Genes implicated in conjugal transfer of plasmids and plasmid replication, a putative phage gene (not annotated as such) and cas3 gene are color-coded. The protein family names are from the CDD database.
Where do the ∼93% of the spacers that comprise the dark matter of CRISPR arrays come from? In an attempt to gain insight into the origin of these spacers, we compared the nucleotide compositions of the spacers, the respective prokaryotic genomes and the virus genomes containing the corresponding protospacers. The compositions of the three sequence sets showed near perfect correlation and were almost identical across the entire range of the GC-content; closely similar results were obtained regardless of whether all spacers or only spacers with matches were included (Figure 3A,B). Compatible results were obtained when we compared dinucleotide and tetranucleotide compositions among the same sequence sets using principal component analysis: all points formed a homogeneous cloud, without any detectable partitioning (Supplementary figures 4 and 5). Given the wide range of the GC-content covered, from ∼20 to ∼70% and the near indistinguishable features of the three sets of sequence, these observations strongly suggest that they all come from a single, intermixing, species-specific sequence pool. Bacteriophage genomes are generally considered to have a lower GC-content than the host genomes such that prophages form AT-rich genomic islands 23, which seems to be at odds with the near perfect correlation we observed. To investigate this discrepancy, we compared the GC-content of phage and host genomes for several bacteria for which numerous phages have been characterized; all available phage genomes were included in this analysis, regardless whether or not corresponding spacers were detected.
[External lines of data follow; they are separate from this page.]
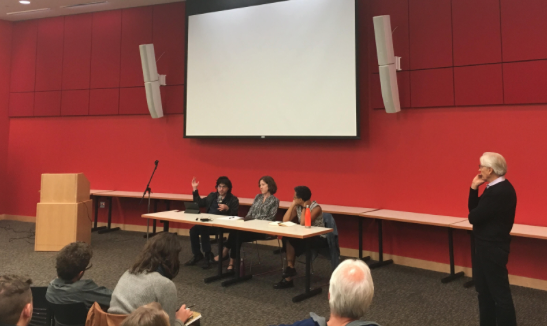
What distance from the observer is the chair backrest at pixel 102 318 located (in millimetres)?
1894

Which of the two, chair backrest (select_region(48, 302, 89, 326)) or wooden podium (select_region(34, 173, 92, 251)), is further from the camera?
wooden podium (select_region(34, 173, 92, 251))

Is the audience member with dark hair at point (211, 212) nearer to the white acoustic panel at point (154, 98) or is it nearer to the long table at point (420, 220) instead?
the long table at point (420, 220)

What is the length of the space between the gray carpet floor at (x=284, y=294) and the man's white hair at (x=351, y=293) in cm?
206

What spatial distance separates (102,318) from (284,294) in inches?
101

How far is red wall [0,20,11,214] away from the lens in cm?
831

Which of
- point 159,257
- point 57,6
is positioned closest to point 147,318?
point 159,257

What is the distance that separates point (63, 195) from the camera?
19.8ft

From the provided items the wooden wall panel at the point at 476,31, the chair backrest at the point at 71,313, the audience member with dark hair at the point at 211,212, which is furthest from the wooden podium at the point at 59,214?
the wooden wall panel at the point at 476,31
In most cases, there was indeed considerable AT-bias in phages but numerous phage genomes had the same composition as the host and spacers (Figure 4). Conceivably, the spacers come from the most abundant phages that match the hosts in the GC-content.
A. GC-content of spacers vs GC-content of microbial genomes and viruses
B. GC-content of spacers with matches vs GC-content of microbial genomes and viruses
Linear trend lines are shown for the GC-content of spacers (green) and viral genomes (red), and the x=y line is included to guide the eye.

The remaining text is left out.